The experiment config stores all the model training run paramters. It needs to be created under the training directory called exp_config.json and fill with the following parameters. An example file is stored in the required location called exp_config_sample.json, the actual config is set to be ignored by git. A more detailed breakdown of each paramter can be found under model training.

{
    "ENV_CONFIG_FILE": "dev_config.json",
    "DESCRIPTION": "test training",
    "EXP_NAME" : "pothole",
    "COMPUTE_NAME" : "gpu-1",
    "DOCKER_IMAGE" : "dockerimageacr.azurecr.io/tfod_tf1:dev",
    "TF_VERSION": 2,
    "DATA_MOUNT" : "registered_datastore",
    "IMAGE_TYPE" : "pothole",
    "TRAIN_CSV" : "latest",
    "TEST_CSV" : "latest",
    "EVAL_CONF" : 0.5,
    "RUN_PARAMS": {
        "STEPS": 40000
    },
    "MODEL_PARAMS": {
        "BASE_MODEL": "faster_rcnn_resnet101_coco_2018_01_28",
        "FIRST_STAGE" : {
            "STRIDE": 16,
            "NMS_IOU_THRESHOLD": 0.5,
            "NMS_SCORE_THRESHOLD": 0.0,
            "MAX_PROPOSALS": 200,
            "LOCALIZATION_LOSS_WEIGHT": 2.0,
            "OBJECTNESS_LOSS_WEIGHT": 1.0
        }
    },
    "HYPERTUNE": false,
    "NODES":3
}

Deployment Config

The deployment config stores the deployment parameters and points to the desired training run to deploy the model from. This config needs to be created under the deployment directory within src called deploy_config.json. An example config is provided already in this location called deploy_config_sample.json. A more detailed breakdown of each paramter can be found under model deployment cloud.

{
    "ENV_CONFIG_FILE": "dev_config.json",
    "EXPERIMENT" : "",
    "RUN_ID" : "",
    "TF_VERSION": 2,
    "REG_MODEL" : true,
    "IMAGE_TYPE": "",
    "ACI_PARAMS": {
        "USE_ACI": true,
        "ACI_AUTH": true
    },
    "AKS_PARAMS": {
        "USE_AKS": false,
        "VM_TYPE": "Standard_NC6",
        "COMPUTE_TARGET_NAME" : ""
    }
}

7. Trigger Model Training

Once you have setup the environment and configs you can run the model training by following the steps below:

  1. Activate your conda environment either in a cmd window or inside VS code.

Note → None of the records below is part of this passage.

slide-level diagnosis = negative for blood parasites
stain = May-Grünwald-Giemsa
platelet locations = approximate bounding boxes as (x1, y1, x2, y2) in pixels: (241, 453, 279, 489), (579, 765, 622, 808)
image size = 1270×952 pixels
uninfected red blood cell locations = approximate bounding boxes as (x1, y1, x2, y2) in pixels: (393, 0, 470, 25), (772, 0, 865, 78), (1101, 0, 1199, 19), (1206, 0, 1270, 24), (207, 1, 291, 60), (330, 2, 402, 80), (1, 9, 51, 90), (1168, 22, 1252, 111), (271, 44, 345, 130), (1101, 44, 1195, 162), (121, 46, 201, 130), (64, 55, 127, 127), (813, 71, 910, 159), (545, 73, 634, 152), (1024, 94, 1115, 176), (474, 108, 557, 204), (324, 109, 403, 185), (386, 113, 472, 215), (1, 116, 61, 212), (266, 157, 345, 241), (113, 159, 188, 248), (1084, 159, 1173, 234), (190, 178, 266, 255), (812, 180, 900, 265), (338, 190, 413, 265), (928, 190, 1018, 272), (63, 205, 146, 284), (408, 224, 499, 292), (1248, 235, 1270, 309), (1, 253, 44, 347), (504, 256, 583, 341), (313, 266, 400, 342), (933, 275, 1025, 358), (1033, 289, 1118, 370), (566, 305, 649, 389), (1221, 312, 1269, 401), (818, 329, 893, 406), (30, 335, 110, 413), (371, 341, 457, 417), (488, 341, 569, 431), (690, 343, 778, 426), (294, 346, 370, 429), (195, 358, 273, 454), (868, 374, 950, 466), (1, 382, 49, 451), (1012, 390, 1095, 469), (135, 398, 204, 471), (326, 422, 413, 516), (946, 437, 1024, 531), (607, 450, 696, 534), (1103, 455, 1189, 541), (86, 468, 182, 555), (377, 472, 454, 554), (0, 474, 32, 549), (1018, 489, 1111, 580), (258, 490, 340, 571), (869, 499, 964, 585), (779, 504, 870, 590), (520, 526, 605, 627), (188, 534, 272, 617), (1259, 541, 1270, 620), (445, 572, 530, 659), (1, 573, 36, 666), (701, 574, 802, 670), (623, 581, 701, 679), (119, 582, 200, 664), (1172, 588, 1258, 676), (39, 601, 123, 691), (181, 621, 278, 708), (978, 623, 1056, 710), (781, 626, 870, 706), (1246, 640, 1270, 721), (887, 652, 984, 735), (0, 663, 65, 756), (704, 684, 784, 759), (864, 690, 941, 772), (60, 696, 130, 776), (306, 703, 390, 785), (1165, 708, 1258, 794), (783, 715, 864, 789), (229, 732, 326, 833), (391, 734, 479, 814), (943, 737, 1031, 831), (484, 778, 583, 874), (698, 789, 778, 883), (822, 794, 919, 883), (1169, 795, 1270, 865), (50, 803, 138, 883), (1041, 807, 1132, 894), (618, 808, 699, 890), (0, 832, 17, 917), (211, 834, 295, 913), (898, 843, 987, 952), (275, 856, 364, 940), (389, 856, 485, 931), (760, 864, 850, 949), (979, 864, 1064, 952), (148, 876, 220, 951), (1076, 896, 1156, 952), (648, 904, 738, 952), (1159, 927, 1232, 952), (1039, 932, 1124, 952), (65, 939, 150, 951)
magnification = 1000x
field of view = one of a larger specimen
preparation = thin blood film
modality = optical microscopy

  2. Either press run in VScode window or navigate to the script folder and run the following command

    (yourenvname) C:\Repo_Name\src\training\> python submit_training.py
  3. If you have not you will be prompted to log in. Follow the login details that open in your browser. If you have signed in recently this step will be skipped.

  4. To Monitor your run navigate to the Azure ML portal and to your experiment, there you will see you run in progress and can monitor.

8. Trigger Model Deployment

Once you have a completed model training and have updated the deployment config you can execute the deployment as shown below:

  1. Activate your conda environment either in a cmd window or inside VS code.

  2. Either press run in VScode window or navigate to the script folder and run the following command

    (yourenvname) C:\Repo_Name\deployment\> python deploy_model.py
  3. If you have not you will be prompted to log in. Follow the login details that open in your browser. If you have signed in recently this step will be skipped.

  4. Wait for the deployment process to complete, this can take some time as the docker image needs to be built and registered, additionally if the compute does not exist this needs to be created. On completion you will be able to see the deployed services in the Azure ML Portal.